Lack of retry mechanisms

What is a one sentence summary of your feature request?

We have not seen a built-in “retry on error” functionality. When an action fails, it is placed in a list that must be manually retried, increasing operational overhead.

Please describe your idea in detail. What is your problem, why do you feel this idea is the best solution, etc.

Currently, when an action fails, it is simply placed in an error list that must be reprocessed manually by the operations teams.
This lack of an automatic retry mechanism increases operational workload, raises the risk of oversight, and makes it more difficult to isolate recurring technical errors.

Problem / Pain point
No standard “retry on error” mechanism for failed actions
Multiplication of manual retry tasks
Difficulty in securing and stabilising processing, especially when too many actions are concentrated in a single orchestration flow
Increased risk of business incidents in case a retry is forgotten

Desired functional behaviour
Ability to define, per job or flow type, a configurable retry policy (number of attempts, delay between attempts, maximum retry duration).
Differentiated handling of technical errors (e.g. temporary unavailability of a target system) versus functional errors (e.g. invalid or inconsistent data).
Clear logging of all retry attempts (timestamp, status, cause of the initial error, result of each attempt).
Centralised view of actions currently being retried and of those that have definitively failed after all attempts have been exhausted.
Integration with existing monitoring and alerting mechanisms (e.g. alerts when retry thresholds are exceeded).
Behaviour aligned with the planned job redesign and segmentation of orchestration flows, so that technical errors are easier to isolate and handle.

How do you currently solve the challenges you have by not having this feature?

Manual actions, such as implementing an operational bulk‑retry script to reprocess resources in error and reduce the manual workload for operations teams.

@EnaelleDcs Thank you for your idea submission.

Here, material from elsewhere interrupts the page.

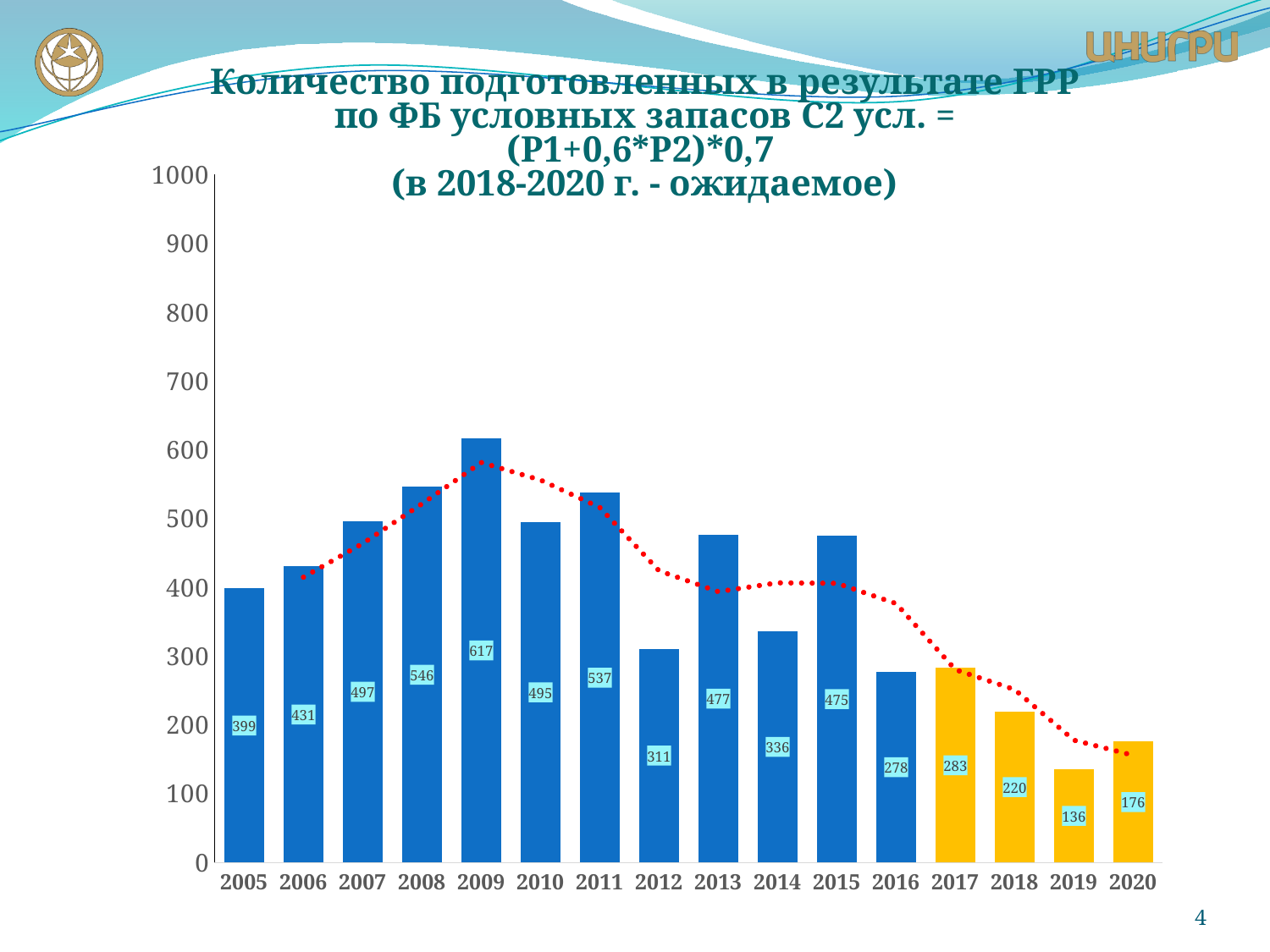
What is the difference between the values for 2017 and 2018? 63 Is the value for 2008 greater or less than 500? greater What is the value for 2016? 278 How many years are shown on the x axis? 16 Which year has the highest value? 2009 What is the value for 2009? 617 Do the values generally rise or fall from 2015 to 2019? fall Which is larger, the value for 2012 or the value for 2014? 2014 Which year has the lowest value? 2019 What is the value for 2020? 176 What kind of chart is this? bar chart What is the difference between the values for 2009 and 2019? 481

It seems that there are several issues that you are addressing here beyond just a retry mechanism. The request is also related to how we audit and visualize these events. I’d like to discuss in more detail with you.

Thanks,
Kate

Hello @EnaelleDcs ,

I don’t seem to have the same issues.
I have a lot of provisioning reviews/errors, but that is due to specific configuration issues.
The only time I see this issue you raise is when the timeout is not set long enough when processing a bulk action.
The issue may be on the network/session level. This is why it would be useful to see which errors you are getting that this would solve.